» **Trecho do relato**
<<<<

Então, um dia ela comprou uma pequena coleção de livros de crônicas intitulada “Para gostar de ler”, com os principais escritores do gênero, incluindo Fernando Sabino. Creio que a leitura dos exemplares dessa coleção foi o que despertou meu gosto por esse estilo de texto, cheguei a ler repetidas vezes algumas histórias. Mas, como o destino tem caminhos próprios, de alguma maneira acho que estava predestinada a ser fã desse talentoso cronista. Então na época da escola tive contato com algumas de suas crônicas, através dos livros de Português. No 7o. ano, pela primeira vez li uma obra sua, como um dos livros escolhidos pela professora, para os trabalhos de interpretação de texto naquele ano, cujo título foi “O menino no espelho”. Me diverti muito com ele e li tantas vezes que passou a ser a minha fonte de distração antes de dormir, a sua leveza me deixava alegre e relaxada e já sabia de cor quase todas as histórias. E como tinha que ser, alguns anos depois, tive uma amiga que possuía vários livros dele os quais não hesitou em emprestá-los a mim. Eu já havia lido “O grande mentecapto” quando o filme homônimo foi lançado. Nossa! Para mim que já estava completamente enamorada pelo estilo desse escritor, foi um prazer desfrutar do resultado desta obra pitoresca de ficção que encantou o público.

>>>>

» **Trecho da listagem**
<<<<

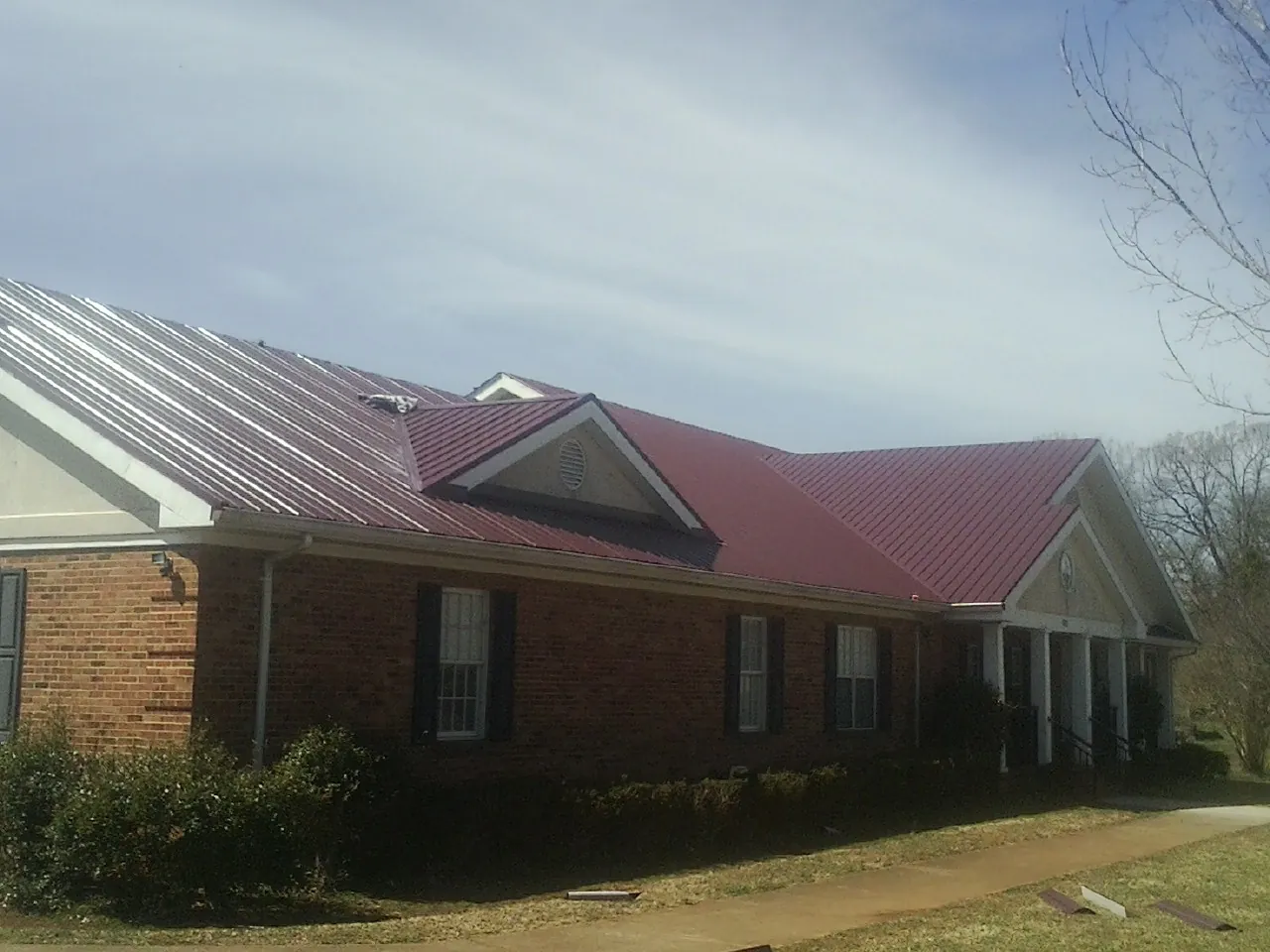 Red metal roof with gabled entries on a long brick building, from a Hail Damage Roof Repair job in Corona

>>>>

» **O que fazer**
No relato sobre Fernando Sabino, qual foi o título da obra do autor escolhida pela professora no 7º ano?

» **Resposta**
O título foi “O menino no espelho”.